Saturday, March 2, 2019

Gai-Jin

Gai-Jin ('foreigner') was the last novel James Clavell wrote for the Asian Saga before his death. Its purpose was to tie together Shōgun and the Struan Noble House that is present in four of the series' books. And indeed, even though set in 1862, 262 years after Shōgun, Gai-Jin references a lot of the older novel's events and characters.

The Struans in Gai-Jin appear in the form of Malcolm Struan who is a son of Culum's and grandson of the legendary Dirk Struan. Malcolm gets badly injured in the beginning when two rōnin ('drifter', a samurai without a lord) attack his group, as per the Namamugi Incident Gai-Jin is loosely based on.

Clavell said he surprised himself by having Malcolm thus become bedridden and largely played out of the protagonist's role. He said he didn't plot his novels and that's how things just went, Angelique Richaud instead taking the protagonist's place in Gai-Jin.

I've been watching Brandon Sanderson's university lectures about scifi and fantasy writing and according to him, discovery writers -- such as Clavell -- struggle at writing endings. You can definitely see that in the Asian Saga. Plotters instead know how to end their stories but have more trouble with the middle part which in turn is the strength of discovery writers.

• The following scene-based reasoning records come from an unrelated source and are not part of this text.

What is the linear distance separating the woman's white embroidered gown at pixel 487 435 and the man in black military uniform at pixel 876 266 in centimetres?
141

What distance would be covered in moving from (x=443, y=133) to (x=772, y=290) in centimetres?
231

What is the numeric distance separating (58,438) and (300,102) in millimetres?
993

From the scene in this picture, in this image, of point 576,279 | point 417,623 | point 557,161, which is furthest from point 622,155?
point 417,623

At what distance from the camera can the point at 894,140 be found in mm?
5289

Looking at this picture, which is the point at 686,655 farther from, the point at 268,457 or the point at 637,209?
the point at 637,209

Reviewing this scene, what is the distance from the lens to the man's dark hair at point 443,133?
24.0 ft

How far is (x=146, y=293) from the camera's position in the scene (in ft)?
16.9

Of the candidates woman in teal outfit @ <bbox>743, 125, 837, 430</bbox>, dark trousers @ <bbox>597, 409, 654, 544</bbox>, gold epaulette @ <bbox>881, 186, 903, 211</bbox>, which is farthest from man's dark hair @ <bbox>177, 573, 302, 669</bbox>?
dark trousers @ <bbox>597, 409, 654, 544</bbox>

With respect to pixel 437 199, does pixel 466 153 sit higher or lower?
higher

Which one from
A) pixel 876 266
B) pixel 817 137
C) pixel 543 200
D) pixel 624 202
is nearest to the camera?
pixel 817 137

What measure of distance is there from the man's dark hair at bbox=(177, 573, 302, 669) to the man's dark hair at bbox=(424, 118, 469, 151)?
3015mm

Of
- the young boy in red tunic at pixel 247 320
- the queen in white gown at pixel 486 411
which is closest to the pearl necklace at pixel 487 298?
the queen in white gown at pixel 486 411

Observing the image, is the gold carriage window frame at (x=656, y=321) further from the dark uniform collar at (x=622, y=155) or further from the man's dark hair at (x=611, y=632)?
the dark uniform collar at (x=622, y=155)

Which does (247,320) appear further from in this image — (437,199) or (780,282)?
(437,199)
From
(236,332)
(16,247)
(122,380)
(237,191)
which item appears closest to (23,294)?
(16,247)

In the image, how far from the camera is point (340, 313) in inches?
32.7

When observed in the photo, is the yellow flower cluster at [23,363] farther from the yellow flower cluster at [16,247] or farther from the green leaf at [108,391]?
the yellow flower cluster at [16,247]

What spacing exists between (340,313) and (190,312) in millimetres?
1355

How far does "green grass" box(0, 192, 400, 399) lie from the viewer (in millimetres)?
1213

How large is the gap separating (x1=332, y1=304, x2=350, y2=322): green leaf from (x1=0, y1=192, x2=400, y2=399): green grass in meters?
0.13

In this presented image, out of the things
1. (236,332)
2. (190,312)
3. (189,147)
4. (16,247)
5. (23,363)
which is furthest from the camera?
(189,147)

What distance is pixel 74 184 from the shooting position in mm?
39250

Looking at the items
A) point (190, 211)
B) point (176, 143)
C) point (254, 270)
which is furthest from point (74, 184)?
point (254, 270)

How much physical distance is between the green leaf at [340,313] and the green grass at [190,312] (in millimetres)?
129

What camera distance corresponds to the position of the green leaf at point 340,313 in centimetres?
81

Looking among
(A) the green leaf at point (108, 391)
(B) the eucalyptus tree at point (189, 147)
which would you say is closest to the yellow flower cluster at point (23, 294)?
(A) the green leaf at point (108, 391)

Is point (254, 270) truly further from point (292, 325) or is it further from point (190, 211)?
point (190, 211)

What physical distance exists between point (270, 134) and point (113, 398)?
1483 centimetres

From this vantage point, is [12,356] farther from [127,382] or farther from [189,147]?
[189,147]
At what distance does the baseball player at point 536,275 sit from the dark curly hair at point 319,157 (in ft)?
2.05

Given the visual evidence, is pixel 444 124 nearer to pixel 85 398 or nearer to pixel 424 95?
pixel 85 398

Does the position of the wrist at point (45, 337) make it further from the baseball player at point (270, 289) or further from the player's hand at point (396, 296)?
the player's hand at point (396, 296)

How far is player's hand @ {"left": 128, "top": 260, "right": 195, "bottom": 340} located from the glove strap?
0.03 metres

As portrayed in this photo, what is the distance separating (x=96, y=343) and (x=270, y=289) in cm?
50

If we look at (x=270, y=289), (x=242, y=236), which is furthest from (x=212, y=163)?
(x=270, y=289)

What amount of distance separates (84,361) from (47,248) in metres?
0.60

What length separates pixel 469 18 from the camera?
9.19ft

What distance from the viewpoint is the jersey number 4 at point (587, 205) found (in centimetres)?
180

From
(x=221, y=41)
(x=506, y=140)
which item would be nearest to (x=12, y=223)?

Like me, Clavell himself too was expecting Tess Struan "to arrive from Hong Kong on every damned boat". In her letters to Malcolm, Mrs. Struan is quite unhappy that some Catholic harlot, some French gold-digger (Angelique) is trying marry her son, the would-be third tai-pan of the Noble House, and get access to the wealth of the Struans'. I was almost certain that Tess would tell straight at Angelique's face what she thought of her and drag the still-underage (according to British law) Malcolm back to Hong Kong. Based on Tai-Pan, I hadn't expected for her to turn out be so loyal to the Struans and so oppose the Brock, her father's, trading company.

Regardless of what Clavell said about Angelique, I didn't consider her alone to be the protagonist. The novel spent as much time on her as any of the other main characters, whom all I considered to be undeniably interesting with maybe the exception of lord Toranaga Yoshi.

Yoshi's story seemed almost separate from the others as he rarely gets to interact with them. But he's an important character in the bigger picture, in how he thinks it's time -- lest they get conquered -- for the Japanese to embrace the technological advancements of the outside world. From which Japan was closed off with the rise of the Toranaga shogunate in Shōgun.

Gai-Jin, like Shōgun, has Japanese dialogue. There were few suspect words, partly again thanks to the Finnish translation, though at least gozaimashita was now spelled "properly". Clavell also had clearly learned a new word, baka ('fool', 'idiot') as the Japanese characters use it rather often.

There was one name, Gjokojama I think, that looked ridiculous to me. What is the gjo supposed to be? Gyo? If kyo becomes kio in Finnish romanization, why would gyo be gjo and not gio? Is the y really pronounced differently?

In Shōgun and Gai-Jin, the Japanese folk refer to karma when being fatalistic about something. (The Westerners start doing so too.) The Chinese have their own, somewhat same meaning word that was spelled dzoss in Tai-Pan. I think the word was at least once used by Malcolm in this book but I didn't first recognize it as it was spelled joss instead. That is apparently how it's in English and dzoss was meant for Finnish readers. I kind of suspected that.

It's dumb that the Japanese names' spellings in Gai-Jin try to follow Finnish phonemics yet joss was left as it was. I can't say I'm a great fan of Anja Haglund as a translator. In addition to Shōgun and Gai-Jin, she also did the translation for Noble House which I am currently reading.

It's a shame only two of Clavell's novels were set in the 19th century. It's such a romantic time period, even in a location so far from London... Traders gathering at a club to hear the latest news from Britain, to gape at how the good-for-nothing parliament has again raised various taxes. Everyone having been trained in the use of weapons due to necessity -- you can never know when the Asian natives start rioting. And the British Royal Navy always being ready scare them back in line if things get really bad.